* BEGIN RECORDS TO PROCESS *

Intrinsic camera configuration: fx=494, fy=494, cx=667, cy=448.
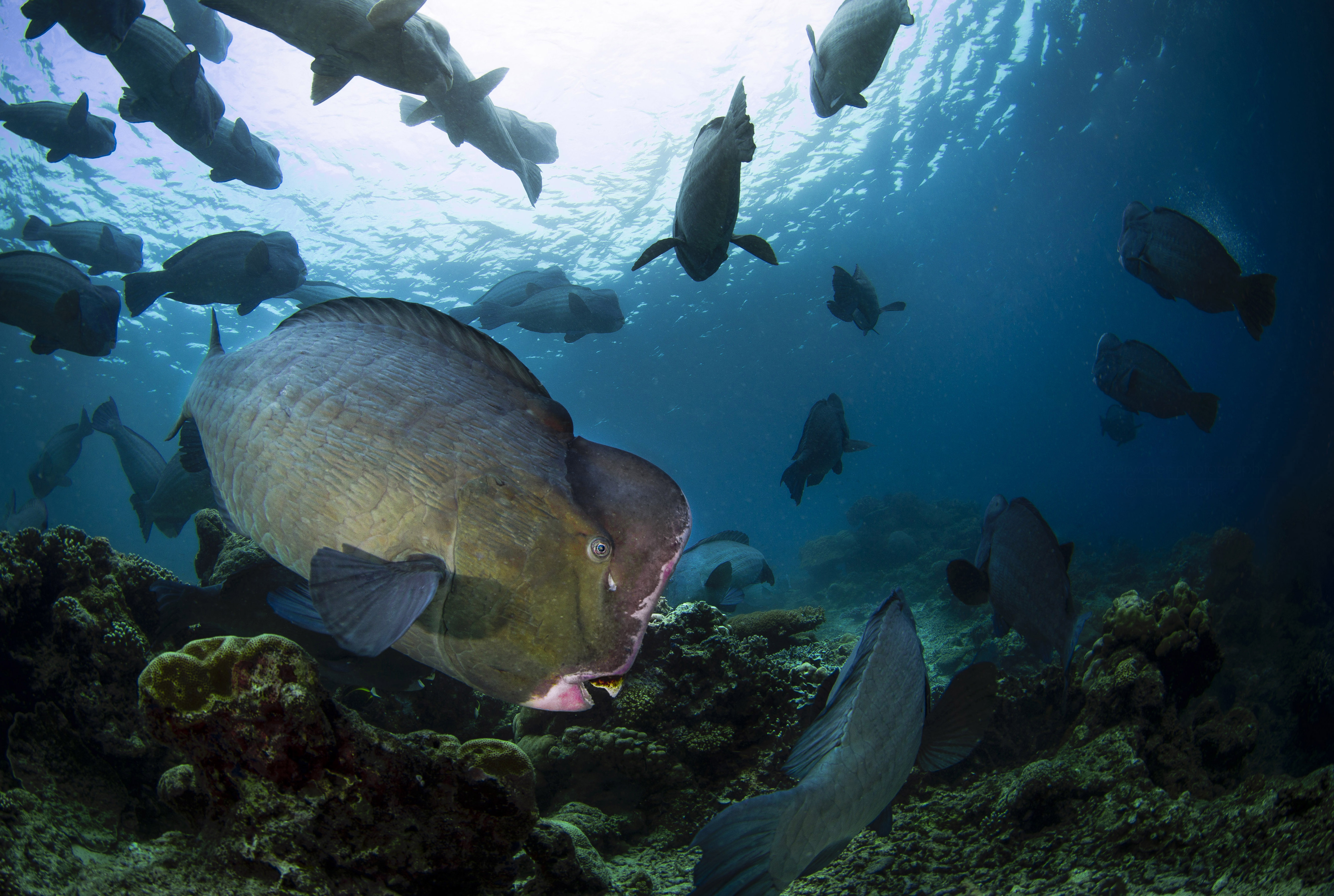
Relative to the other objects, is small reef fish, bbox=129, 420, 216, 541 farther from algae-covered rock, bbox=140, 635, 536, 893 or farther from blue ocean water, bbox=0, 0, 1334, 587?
blue ocean water, bbox=0, 0, 1334, 587

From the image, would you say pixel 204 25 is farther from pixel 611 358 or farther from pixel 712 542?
pixel 611 358

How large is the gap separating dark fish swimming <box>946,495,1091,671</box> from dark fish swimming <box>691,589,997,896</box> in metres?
1.01

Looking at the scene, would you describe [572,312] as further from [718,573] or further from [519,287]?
[718,573]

* END RECORDS TO PROCESS *

> INSTRUCTIONS TO FOLLOW:
Write out every line of the items above word for word, leaving out the pictures.

> SOLUTION FOR THIS EXERCISE:
Intrinsic camera configuration: fx=494, fy=494, cx=667, cy=448.
Relative to the other objects, is small reef fish, bbox=129, 420, 216, 541 farther from algae-covered rock, bbox=140, 635, 536, 893 or farther from blue ocean water, bbox=0, 0, 1334, 587?
blue ocean water, bbox=0, 0, 1334, 587

From the image, would you say pixel 204 25 is farther from pixel 611 358 or farther from pixel 712 542?
pixel 611 358

How large is the gap separating dark fish swimming <box>946,495,1091,671</box> from dark fish swimming <box>691,589,997,896</box> in metres?
1.01

Looking at the scene, would you describe [572,312] as further from [718,573] or further from [519,287]?
[718,573]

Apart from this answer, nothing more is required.